Thursday 11 June 2020

Living in a Low-Carbon Society in 2050


 
Editor Horace Herring is a UK researcher who has been contributing to the scientific world through the study of energy efficiency to mitigate climate change in articles and research dating back to an alternative energy directory published in 1978. Herring was one of the first environmental writers to add extensive modelling and data challenging the early idea that energy efficiency measures will somehow reduce consumer patterns of increasing energy consumption. His articles and books include extensive consumer surveys on the adoption of low to zero-carbon energy technologies and the workability of domestic energy efficiency measures. His 2005 book "From Energy Dreams to Nuclear Nightmares: Lessons from the Anti-nuclear Power Movement in the 1970s" does not discard nuclear power as a technology but believes there are complex social reasons why public opposition to nuclear power generation is so prevalent.
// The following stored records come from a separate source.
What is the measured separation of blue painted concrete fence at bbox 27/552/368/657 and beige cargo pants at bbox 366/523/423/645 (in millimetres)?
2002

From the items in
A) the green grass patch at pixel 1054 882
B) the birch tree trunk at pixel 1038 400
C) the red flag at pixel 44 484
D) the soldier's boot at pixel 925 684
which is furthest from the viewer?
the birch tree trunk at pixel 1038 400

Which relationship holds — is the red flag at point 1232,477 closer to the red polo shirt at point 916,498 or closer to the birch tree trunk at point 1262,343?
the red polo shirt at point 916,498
This 2012 book edited by Herring is a series of essays broken into policy, case studies and stories. The book opens with the comment that there are millions of people already low-carbon lifestyle i.e. the world's poor, and that they would love to join the carbon-intensive society, making the need for solutions all the more dire.
the policy section is represented by the essay work of Stephen Peake, who is a lecturer in Environment for the Faculty of Science, Technology, Engineering and Mathematics, at The Open University. The other policy writer in this section is Nicola Hole (Geography, University of Exeter). Together they create an interesting section that addresses the weakness in policy that targets behaviour change. While this has an important element to it, they advise that it is more worthwhile to deconstruct the layers of influence “bound up in the current energy system.” This is interesting, because it echoes what other writers have remarked, that energy tensions involve governance, and that technologies that widen democratic power can encounter competing agendas with big energy corporations who profit from controlling the power consumption of the public.
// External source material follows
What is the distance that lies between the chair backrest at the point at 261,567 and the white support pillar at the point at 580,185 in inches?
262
It also casts a more democratic light on Herring's introspection of nuclear power opposition, clarifying the fact that decentralized energy generation may reorder the current political and social power relations and bring into question what sort of democracy marginalizes the poor and limits their access to energy in the future. Further on this topic and following the policy section, the question “What is the Carbon footprint of a decent life?” is examined by Angela Druckman and Tim Jackson, who directly addresses the need for cultural and behavioural change as challenged by Peake and Hole. The article references a raft of sources from the UK's massive "un-consumer" movement, "downshifting" for happiness and the need to radically change household consumption of carbon as well as to shorten the workweek.
The case studies in this book are more interesting yet, and really the best part of the book. Robin Roy, Emeritus Professor, Faculty of Science, Technology, Engineering at The Open University examines eco-renovation in existing homes, and explores consumer product innovations and sustainable design ideas coming soon to an Ikea near you. Swiss sustainablity expert Bastien Girod PhD. Msc, compares Switzerland to other EU countries in an essay titled Low Carbon Society in Switzerland. Girod relies on surveys of tens of thousands of homes and his ideas have helped generate consumer-oriented climate policy in many places.
A useful book, Living in a Low-Carbon Society in 2050 is like a sneak-peek into how policies are formed around social movements, and how society, in general, will be forced to adapt to the demand to reduce GHG through policy. It's also an optimistic note of how some of those adaptions will benefit the evolution of a more egalitarian planet along the way.
While the book does not claim consumer behaviour is the only change required, it's a particularly interesting look into shifting consumer behaviour. Finally, it is an excellent policy toolkit of ideas for retrofitting our world to cope with climate change, policies which construct a more decentralized democracy at the same time.

Palgrave Macmillan. (2014). Living in a low-carbon society in 2050.